Wells Fargo, America’s fourth-largest bank by assets, has been quietly working on a plan to move its Asian regional hub from Hong Kong to Singapore as part of wider restructuring efforts.

The move comes as the bank is drastically cutting costs and during a tumultuous time for Hong Kong, where Chinese authorities introduced a national security law last year to counter persistent anti-government protests.

The plan would involve slowly building up Singapore as Wells Fargo’s Asian hub through a mixture of new hires and redundancies in Hong Kong, according to four people with knowledge of the matter. It would still maintain a presence in the territory. One former employee said the plan was dubbed internally “project sun”.

As of 2017 Wells Fargo had 1600 staff in Asia-Pacific, the bank said at the time. It currently employs 1300 people in the region, according to the LinkedIn page of regional head Jafar Amin. Wells Fargo declined to confirm its regional headcount or quantify planned job losses in Asia.

Over the past few months Wells Fargo has slowly made a number of senior executives in Hong Kong and elsewhere in Asia redundant. The lender has scaled back in other locations in the region and is in the process of closing its offices in Thailand, Bangladesh and the Philippines.

“Wells Fargo has a long-term presence in Hong Kong, Singapore and the Apac region, including Japan and mainland China, and we will continue to maintain this presence,” the bank said. “Suggestions we are moving our focus away from Hong Kong do not accurately reflect our commitment to this market.”

The plan is motivated by saving money from reducing Wells Fargo’s exposure to Hong Kong’s expensive real estate market, and by geopolitical uncertainty in the city and fears over whether this will lead to more onerous compliance issues, according to two of the people with knowledge of the plan.

Previously, Wells Fargo staff who were responsible for covering the Asia-Pacific region had been based in Hong Kong, but now many of these jobs are being advertised on its website as either being based in Singapore or offering a choice between the two locations.
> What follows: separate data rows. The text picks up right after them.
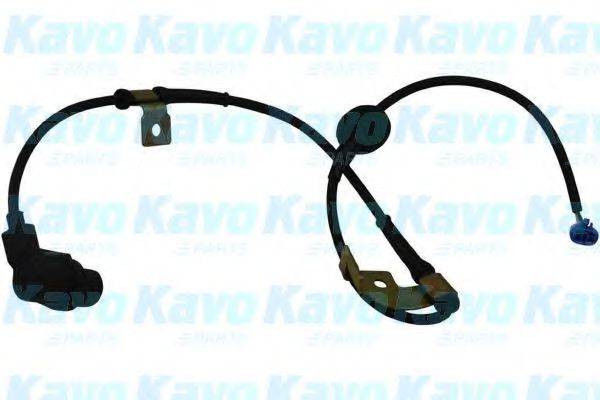 KAVO PARTS BAS8502 Датчик, частота обертання колеса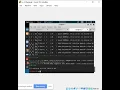 1 SQL Injection Dumping the Database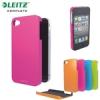 Leitz iPhone 4 WOW fm vdtok, rzsaszn (396-60097)
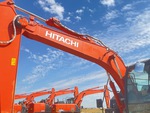 v2 Chassis - Excavator with Boom Condition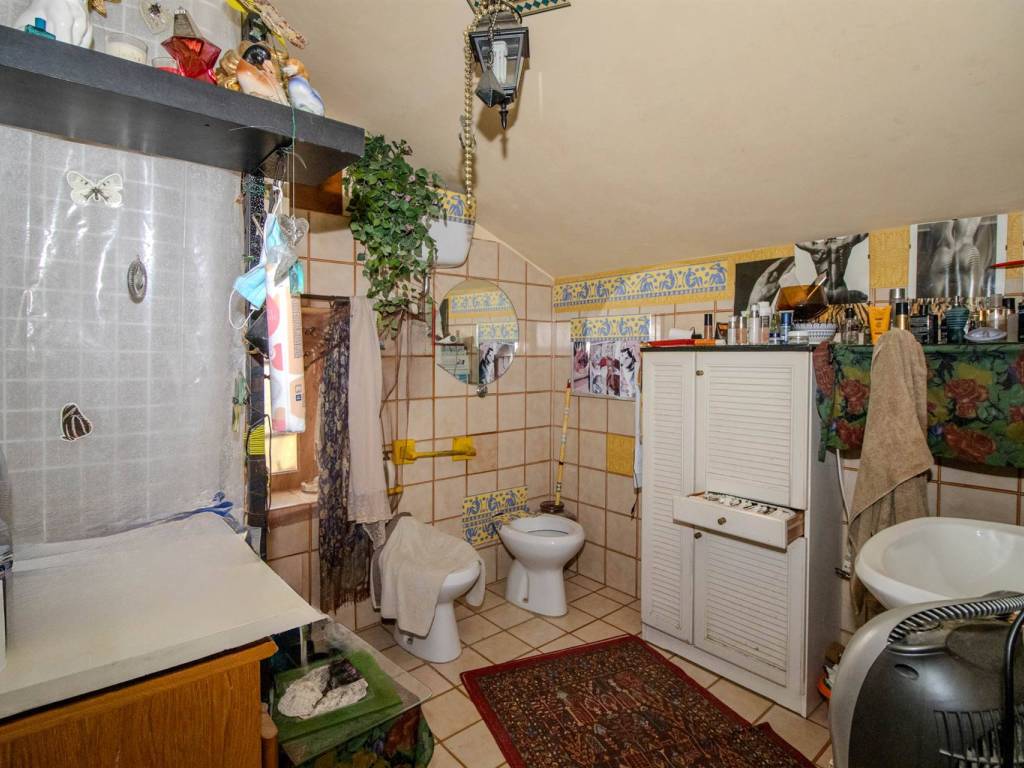 Villa a Fara in sabina in via Enrico IV, 21 - Foto 3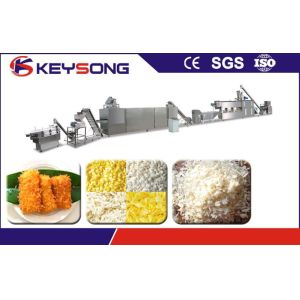 Buy cheap Multi Function Breadcrumb Making Machine Tunnel Microwave Dryer Three Phases from wholesalers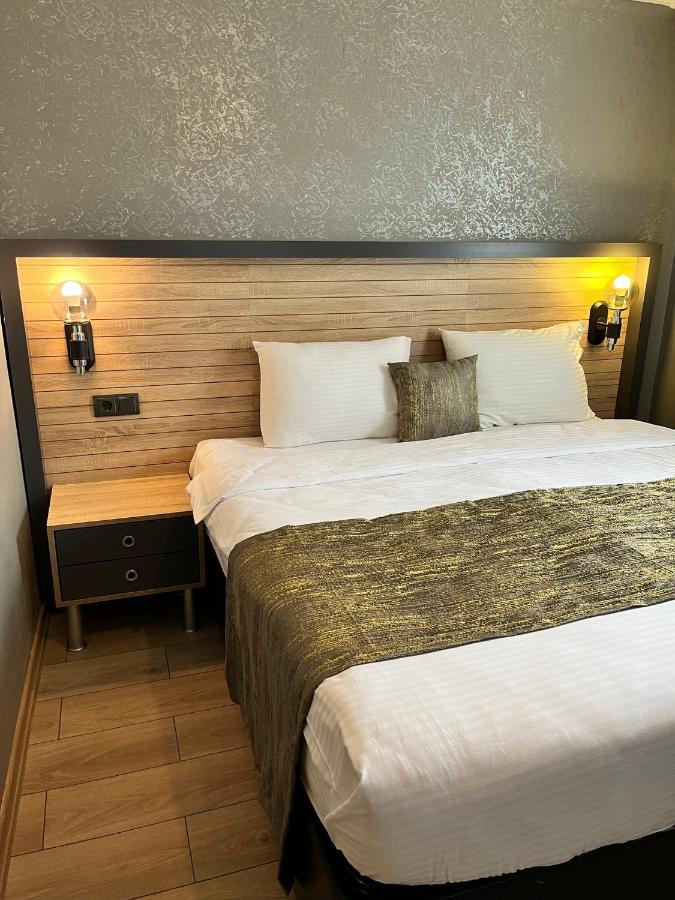 Cag Otel Эрзурум Экстерьер фото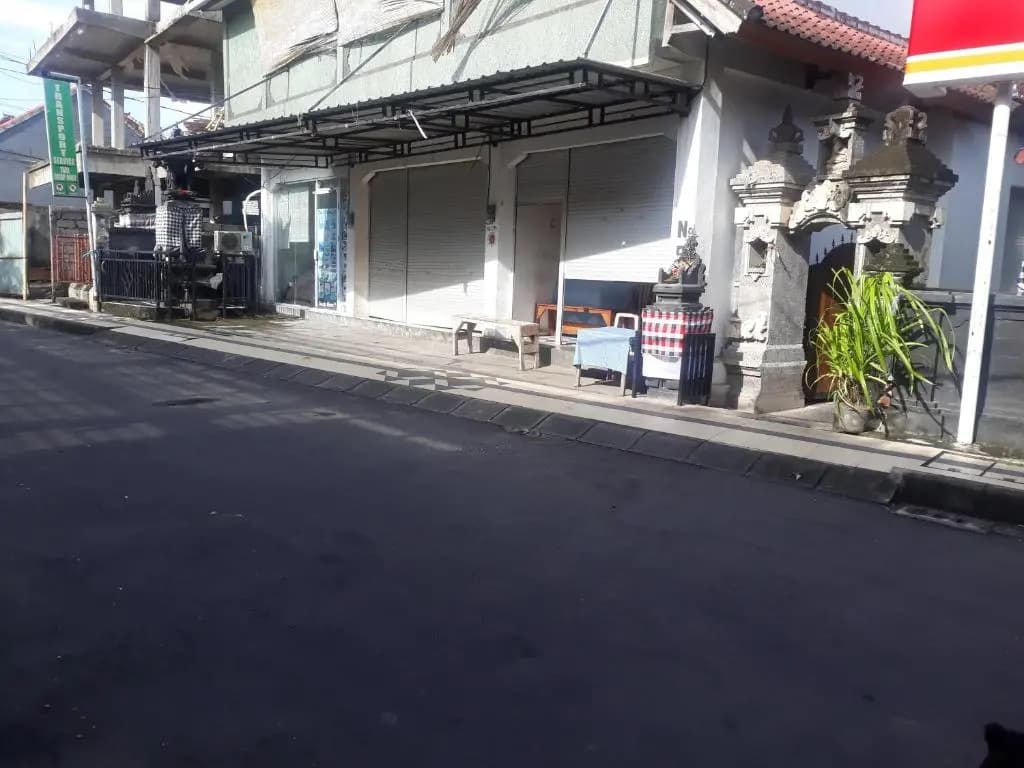 Taman Magendre Homestay - photo 13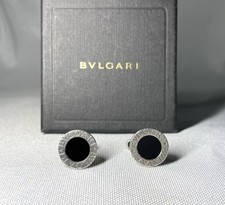 Gemelli ovali BVLGARI B ZERO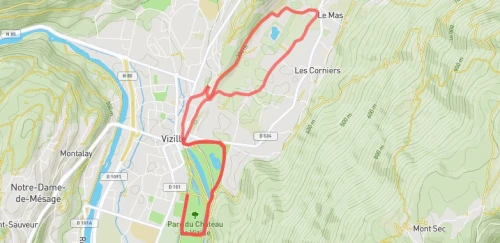 8 km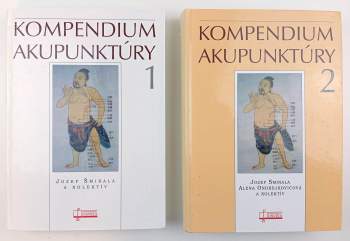 Kompendium akupunktúry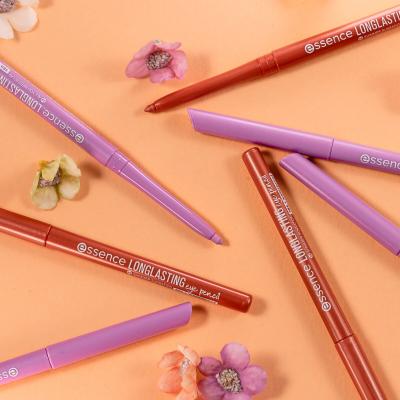 Essence Longlasting Eye Pencil Μολύβι για τα μάτια για γυναίκες 0,28 gr Απόχρωση 39 Shimmer SUNsation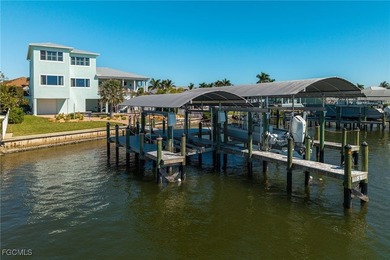 PRICE REDUCED ON THIS RARE SAN CARLOS BAY ESTATE - OPEN WATER - photo 47
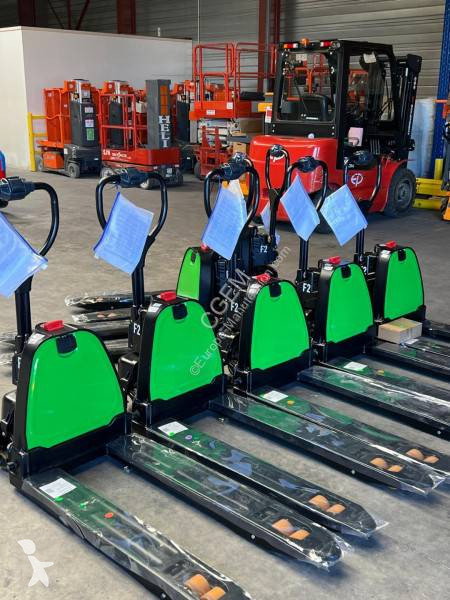 2025 EP F2 Pallet Truck for sale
Wells Fargo, which is led by chief executive Charlie Scharf, said in January it had 250 “efficiency initiatives” under way and could cut as much as $8bn from its cost base over the next three to four years. It has vowed to slash 250 bank branches this year.

Globally, the bank’s headcount fell by 6,400 to 268,500 in the last three months of 2020.

Location is a sensitive topic for US banks operating in Hong Kong, who fear any impact on their China business were they to be perceived to be pulling out of the city.

Singapore, a growing centre for start-ups and technology companies, has been seen as a beneficiary of the tensions arising from the new security law, due to its relative political stability and proximity to Hong Kong.

Despite the perception of heightened political risk, however, few banks or financial institutions have left Hong Kong altogether, owing in part to their growing and prosperous China businesses.